This dataset includes the official statistics on the 11,538 athletes (6,333 men and 5,205 women) and 306 events at the 2016 Olympic Games in Rio de Janeiro. The data was taken from the Rio 2016 website, which has since been deleted. You can read more about that in a blog post, "Data for the 2016 Olympic Games in Rio de Janeiro".

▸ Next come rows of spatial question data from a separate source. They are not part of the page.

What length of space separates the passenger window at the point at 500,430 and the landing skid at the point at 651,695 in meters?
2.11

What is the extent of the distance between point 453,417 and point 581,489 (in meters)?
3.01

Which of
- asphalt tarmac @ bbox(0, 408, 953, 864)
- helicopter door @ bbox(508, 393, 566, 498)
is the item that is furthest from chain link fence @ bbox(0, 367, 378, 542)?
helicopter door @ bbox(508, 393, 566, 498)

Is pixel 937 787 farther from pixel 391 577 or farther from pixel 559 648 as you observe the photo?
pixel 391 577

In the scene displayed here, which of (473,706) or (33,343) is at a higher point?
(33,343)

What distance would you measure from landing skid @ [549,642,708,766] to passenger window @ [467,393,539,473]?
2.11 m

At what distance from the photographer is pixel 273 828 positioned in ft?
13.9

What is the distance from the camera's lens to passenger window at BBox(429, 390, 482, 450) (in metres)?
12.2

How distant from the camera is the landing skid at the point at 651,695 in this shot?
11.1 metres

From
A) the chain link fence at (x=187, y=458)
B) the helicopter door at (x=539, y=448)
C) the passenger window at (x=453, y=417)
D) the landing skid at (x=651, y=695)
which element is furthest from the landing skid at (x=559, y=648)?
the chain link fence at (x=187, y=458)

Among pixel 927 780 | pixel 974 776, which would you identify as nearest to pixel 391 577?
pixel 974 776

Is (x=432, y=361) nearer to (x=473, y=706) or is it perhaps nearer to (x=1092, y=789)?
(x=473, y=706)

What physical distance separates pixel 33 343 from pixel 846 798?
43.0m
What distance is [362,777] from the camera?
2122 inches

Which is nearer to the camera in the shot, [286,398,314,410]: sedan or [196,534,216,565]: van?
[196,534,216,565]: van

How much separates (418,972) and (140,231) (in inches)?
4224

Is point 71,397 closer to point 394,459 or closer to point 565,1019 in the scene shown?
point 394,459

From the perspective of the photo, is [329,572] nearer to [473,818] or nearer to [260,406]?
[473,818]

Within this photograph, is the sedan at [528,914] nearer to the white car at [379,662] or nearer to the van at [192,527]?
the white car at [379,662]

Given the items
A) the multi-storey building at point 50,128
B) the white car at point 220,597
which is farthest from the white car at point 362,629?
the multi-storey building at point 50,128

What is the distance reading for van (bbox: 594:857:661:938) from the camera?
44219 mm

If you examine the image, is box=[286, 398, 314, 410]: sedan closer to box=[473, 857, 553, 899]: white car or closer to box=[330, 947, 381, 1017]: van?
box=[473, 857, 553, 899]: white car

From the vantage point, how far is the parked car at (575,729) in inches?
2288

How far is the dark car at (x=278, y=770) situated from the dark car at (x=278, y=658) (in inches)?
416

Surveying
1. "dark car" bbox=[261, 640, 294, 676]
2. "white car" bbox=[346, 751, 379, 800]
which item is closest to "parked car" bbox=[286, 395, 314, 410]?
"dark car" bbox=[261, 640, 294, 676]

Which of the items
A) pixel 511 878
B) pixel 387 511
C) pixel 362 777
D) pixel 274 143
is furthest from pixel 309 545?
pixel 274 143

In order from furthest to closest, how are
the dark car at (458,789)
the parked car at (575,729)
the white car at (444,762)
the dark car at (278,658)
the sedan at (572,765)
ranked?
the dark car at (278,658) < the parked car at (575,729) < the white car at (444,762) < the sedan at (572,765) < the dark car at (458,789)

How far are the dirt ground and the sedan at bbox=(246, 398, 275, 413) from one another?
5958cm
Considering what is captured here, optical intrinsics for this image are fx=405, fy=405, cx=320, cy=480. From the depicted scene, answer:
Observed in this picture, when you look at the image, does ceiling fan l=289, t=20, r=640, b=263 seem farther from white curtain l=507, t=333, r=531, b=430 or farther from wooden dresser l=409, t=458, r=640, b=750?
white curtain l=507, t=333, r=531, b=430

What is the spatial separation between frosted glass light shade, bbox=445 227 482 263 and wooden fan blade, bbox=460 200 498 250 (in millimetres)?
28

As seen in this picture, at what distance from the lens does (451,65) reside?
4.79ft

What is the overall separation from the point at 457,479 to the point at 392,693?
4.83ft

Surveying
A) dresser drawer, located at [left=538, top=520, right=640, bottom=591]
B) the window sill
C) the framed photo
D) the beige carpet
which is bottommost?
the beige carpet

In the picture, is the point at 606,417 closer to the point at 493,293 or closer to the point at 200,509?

The athlete data is stored in athletes.csv
; one athlete per row, and eleven columns. Empty cells are null values.
id
- Athlete id
- Integer between 1 and 1,000,000,000
- Unique
- No null values
name
- Athlete's full name
- String up to forty characters in length
- Not unique
- No null values
nationality
- Athlete's nationality
- One of the IOC's 206 three-letter country codes, or
ROT
for members of the Refugee Olympic Team. Kuwaiti athletes' nationality is given asIOA
due to the suspension of the Kuwait Olympic Committee - Not unique
- No null values
sex
- Athlete's sex
- One of two lower-case string values:
male
female
- Not unique
- No null values
date_of_birth
- Athlete's date of birth
YYYY-MM-DD
format- Not unique
- No null values
height
- Athlete's height, in metres
- Floating-point number
- Not unique
- Contains null values
weight
- Athlete's weight, in kilograms
- Integer
- Not unique
- Contains null values
sport
- The sport in which the athlete competes, as defined by the IOC
- One of 28 lower-case string values
aquatics
archery
athletics
badminton
basketball
boxing
canoe
cycling
equestrian
fencing
football
golf
gymnastics
handball
hockey
judo
modern pentathlon
rowing
rugby sevens
sailing
shooting
table tennis
taekwondo
tennis
triathlon
volleyball
weightlifting
wrestling
- Not unique
- No null values
gold
- Number of gold medals won by the athlete
- Integer
- Not unique
- No null values
silver
- Number of silver medals won by the athlete
- Integer
- Not unique
- No null values
bronze
- Number of bronze medals won by the athlete
- Integer
- Not unique
- No null values
info
- Free-form English-language description of the athlete
- String
- Unique (excluding null values)
- Contains null values
The event data is stored in events.csv
; one event per row, and six columns. There are 306 events across 50 disciplines in 28 sports; 161 for men, 136 for women, and 9 mixed sex.
id
- Event id
- Integer between 1 and 1,000,000
- Unique
- No null values
sport
- The sport in which the event is categorised competes, as defined by the IOC
- One of 28 lower-case string values (see
athletes.csv
column definitions for possible values) - Not unique
- No null values
discipline
- The event's sport sub-category; when a sport is not sub-categorised (e.g. football) simply a duplicate of column 2)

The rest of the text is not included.